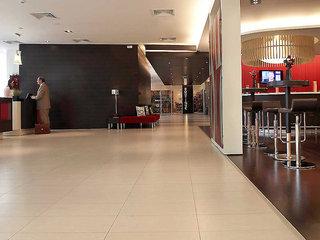 Hotel Novotel Athenes Lounge/Empfang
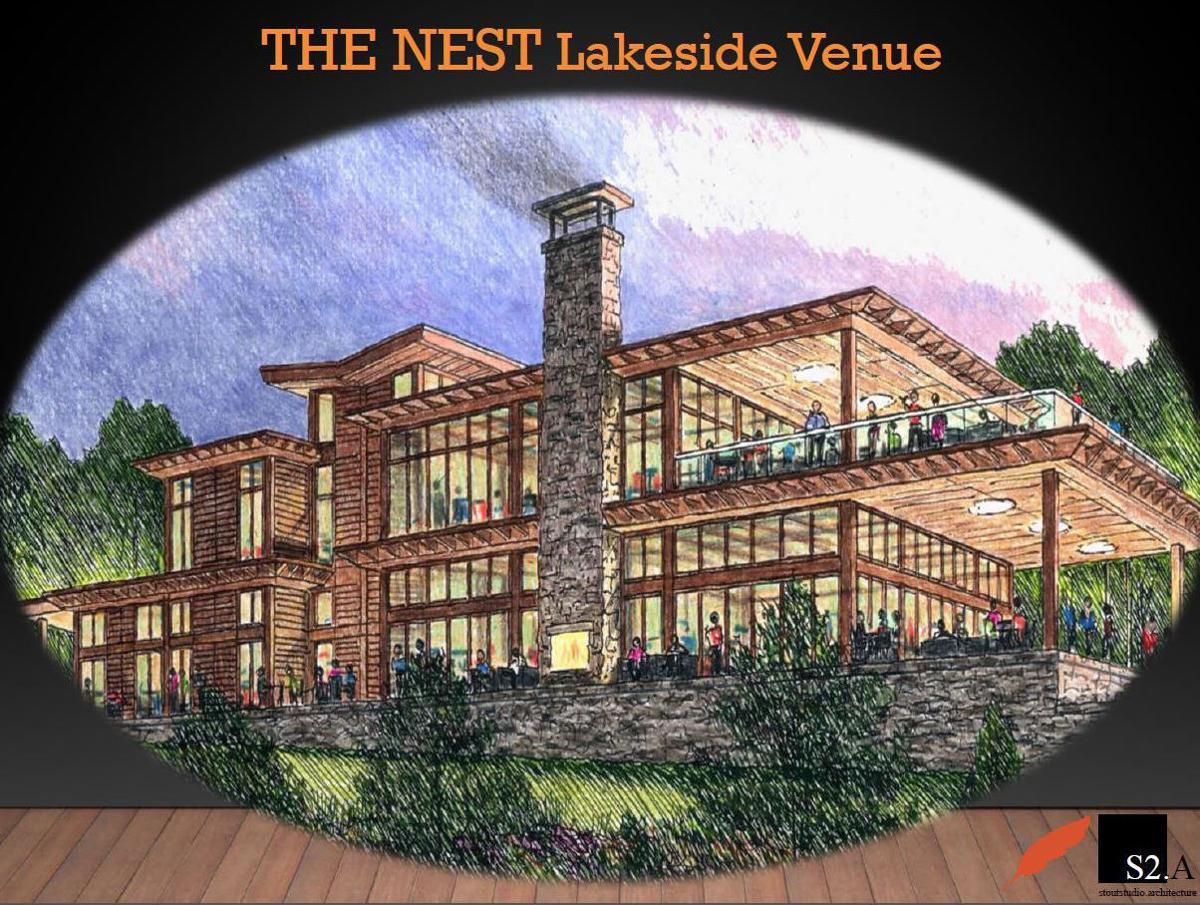 The Nest 1.JPG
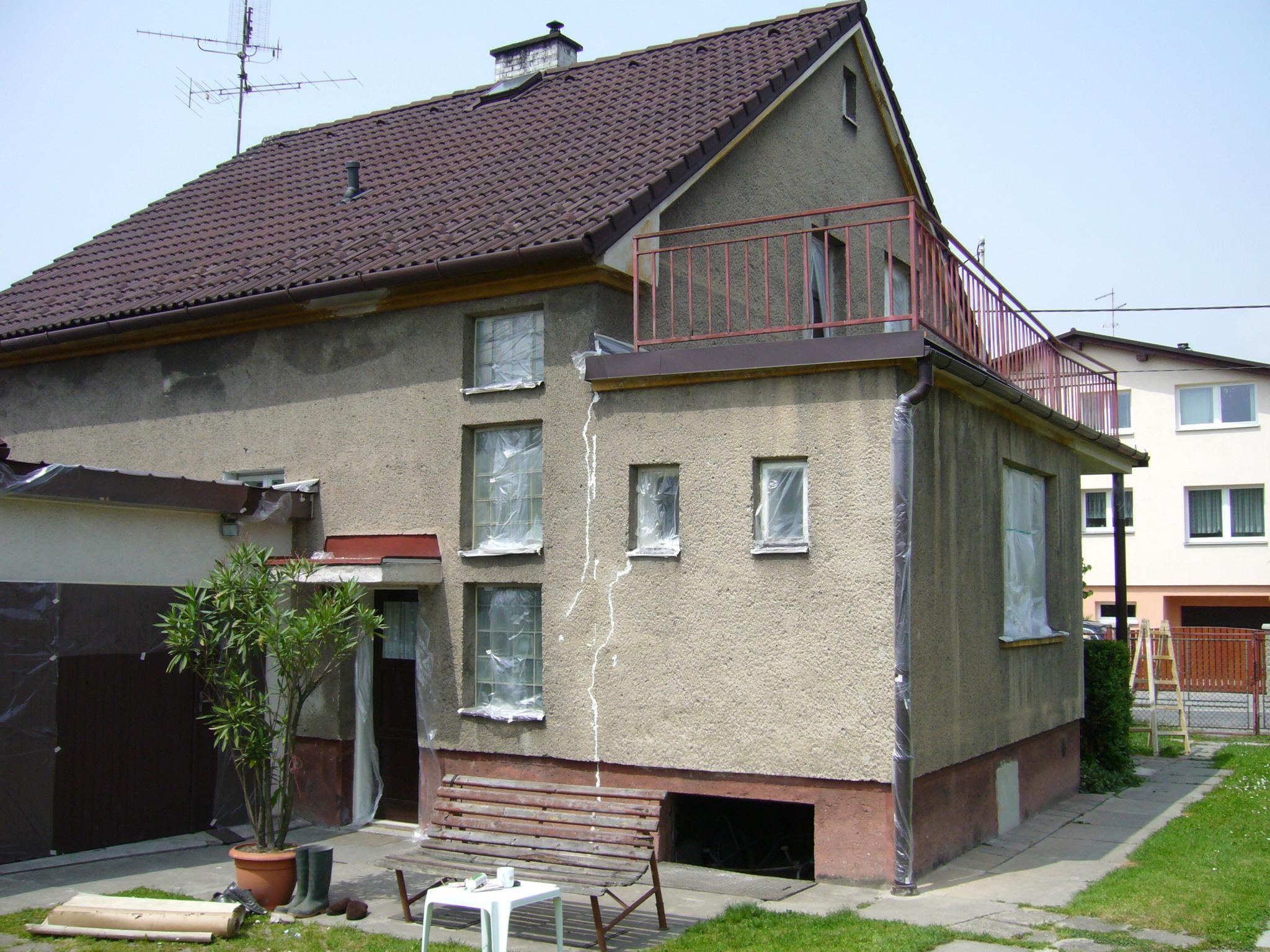 005_fasada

+ + + + + + +

■ WORK TASK
Copy the whole listing above word for word but do not carry over the pictures.

■ SOLUTION FOR THIS PROBLEM
 Hotel Novotel Athenes Lounge/Empfang
 The Nest 1.JPG
 005_fasada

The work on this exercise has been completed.